◆ WORK REQUEST:
Retype the whole listing exactly.

◆ DATA SHOWN:

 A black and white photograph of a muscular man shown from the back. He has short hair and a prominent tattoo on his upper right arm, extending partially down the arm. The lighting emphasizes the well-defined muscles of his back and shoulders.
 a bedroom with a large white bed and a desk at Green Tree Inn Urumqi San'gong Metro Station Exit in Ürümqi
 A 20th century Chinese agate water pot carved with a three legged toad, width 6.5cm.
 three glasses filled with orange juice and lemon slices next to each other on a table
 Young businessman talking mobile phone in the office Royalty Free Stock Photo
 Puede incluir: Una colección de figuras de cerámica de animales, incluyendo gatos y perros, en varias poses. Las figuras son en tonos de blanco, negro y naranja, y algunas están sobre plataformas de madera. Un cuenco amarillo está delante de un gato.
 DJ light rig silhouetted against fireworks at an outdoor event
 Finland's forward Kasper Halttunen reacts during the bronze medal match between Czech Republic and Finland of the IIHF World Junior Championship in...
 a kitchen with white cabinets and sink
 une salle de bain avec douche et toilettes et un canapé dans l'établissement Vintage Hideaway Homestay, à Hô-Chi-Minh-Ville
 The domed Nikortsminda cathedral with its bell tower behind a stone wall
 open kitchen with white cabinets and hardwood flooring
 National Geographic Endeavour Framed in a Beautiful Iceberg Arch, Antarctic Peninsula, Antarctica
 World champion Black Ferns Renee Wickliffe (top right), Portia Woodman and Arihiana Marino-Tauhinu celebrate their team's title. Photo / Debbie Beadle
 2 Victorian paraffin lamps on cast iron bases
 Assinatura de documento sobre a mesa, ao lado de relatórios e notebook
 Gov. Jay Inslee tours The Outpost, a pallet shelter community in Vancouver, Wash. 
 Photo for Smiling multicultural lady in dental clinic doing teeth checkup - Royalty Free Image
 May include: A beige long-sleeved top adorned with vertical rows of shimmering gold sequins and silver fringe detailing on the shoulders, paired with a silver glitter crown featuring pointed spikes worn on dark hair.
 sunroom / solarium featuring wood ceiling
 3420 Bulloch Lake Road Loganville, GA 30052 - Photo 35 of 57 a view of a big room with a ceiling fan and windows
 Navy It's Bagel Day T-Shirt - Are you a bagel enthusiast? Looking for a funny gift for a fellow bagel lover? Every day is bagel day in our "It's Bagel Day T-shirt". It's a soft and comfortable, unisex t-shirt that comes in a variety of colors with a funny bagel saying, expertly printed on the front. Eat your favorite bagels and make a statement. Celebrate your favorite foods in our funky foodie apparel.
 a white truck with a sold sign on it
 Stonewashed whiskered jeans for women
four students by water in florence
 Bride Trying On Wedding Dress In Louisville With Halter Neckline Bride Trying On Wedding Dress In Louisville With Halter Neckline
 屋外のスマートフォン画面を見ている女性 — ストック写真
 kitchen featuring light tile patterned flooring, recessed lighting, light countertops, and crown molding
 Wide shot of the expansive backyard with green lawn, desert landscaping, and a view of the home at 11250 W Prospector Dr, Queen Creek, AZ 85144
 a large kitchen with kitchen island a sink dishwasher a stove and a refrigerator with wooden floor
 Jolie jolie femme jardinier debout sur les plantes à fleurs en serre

◆ RESPONSE BELOW:
 A black and white photograph of a muscular man shown from the back. He has short hair and a prominent tattoo on his upper right arm, extending partially down the arm. The lighting emphasizes the well-defined muscles of his back and shoulders.
 a bedroom with a large white bed and a desk at Green Tree Inn Urumqi San'gong Metro Station Exit in Ürümqi
 A 20th century Chinese agate water pot carved with a three legged toad, width 6.5cm.
 three glasses filled with orange juice and lemon slices next to each other on a table
 Young businessman talking mobile phone in the office Royalty Free Stock Photo
 Puede incluir: Una colección de figuras de cerámica de animales, incluyendo gatos y perros, en varias poses. Las figuras son en tonos de blanco, negro y naranja, y algunas están sobre plataformas de madera. Un cuenco amarillo está delante de un gato.
 DJ light rig silhouetted against fireworks at an outdoor event
 Finland's forward Kasper Halttunen reacts during the bronze medal match between Czech Republic and Finland of the IIHF World Junior Championship in...
 a kitchen with white cabinets and sink
 une salle de bain avec douche et toilettes et un canapé dans l'établissement Vintage Hideaway Homestay, à Hô-Chi-Minh-Ville
 The domed Nikortsminda cathedral with its bell tower behind a stone wall
 open kitchen with white cabinets and hardwood flooring
 National Geographic Endeavour Framed in a Beautiful Iceberg Arch, Antarctic Peninsula, Antarctica
 World champion Black Ferns Renee Wickliffe (top right), Portia Woodman and Arihiana Marino-Tauhinu celebrate their team's title. Photo / Debbie Beadle
 2 Victorian paraffin lamps on cast iron bases
 Assinatura de documento sobre a mesa, ao lado de relatórios e notebook
 Gov. Jay Inslee tours The Outpost, a pallet shelter community in Vancouver, Wash. 
 Photo for Smiling multicultural lady in dental clinic doing teeth checkup - Royalty Free Image
 May include: A beige long-sleeved top adorned with vertical rows of shimmering gold sequins and silver fringe detailing on the shoulders, paired with a silver glitter crown featuring pointed spikes worn on dark hair.
 sunroom / solarium featuring wood ceiling
 3420 Bulloch Lake Road Loganville, GA 30052 - Photo 35 of 57 a view of a big room with a ceiling fan and windows
 Navy It's Bagel Day T-Shirt - Are you a bagel enthusiast? Looking for a funny gift for a fellow bagel lover? Every day is bagel day in our "It's Bagel Day T-shirt". It's a soft and comfortable, unisex t-shirt that comes in a variety of colors with a funny bagel saying, expertly printed on the front. Eat your favorite bagels and make a statement. Celebrate your favorite foods in our funky foodie apparel.
 a white truck with a sold sign on it
 Stonewashed whiskered jeans for women
four students by water in florence
 Bride Trying On Wedding Dress In Louisville With Halter Neckline Bride Trying On Wedding Dress In Louisville With Halter Neckline
 屋外のスマートフォン画面を見ている女性 — ストック写真
 kitchen featuring light tile patterned flooring, recessed lighting, light countertops, and crown molding
 Wide shot of the expansive backyard with green lawn, desert landscaping, and a view of the home at 11250 W Prospector Dr, Queen Creek, AZ 85144
 a large kitchen with kitchen island a sink dishwasher a stove and a refrigerator with wooden floor
 Jolie jolie femme jardinier debout sur les plantes à fleurs en serre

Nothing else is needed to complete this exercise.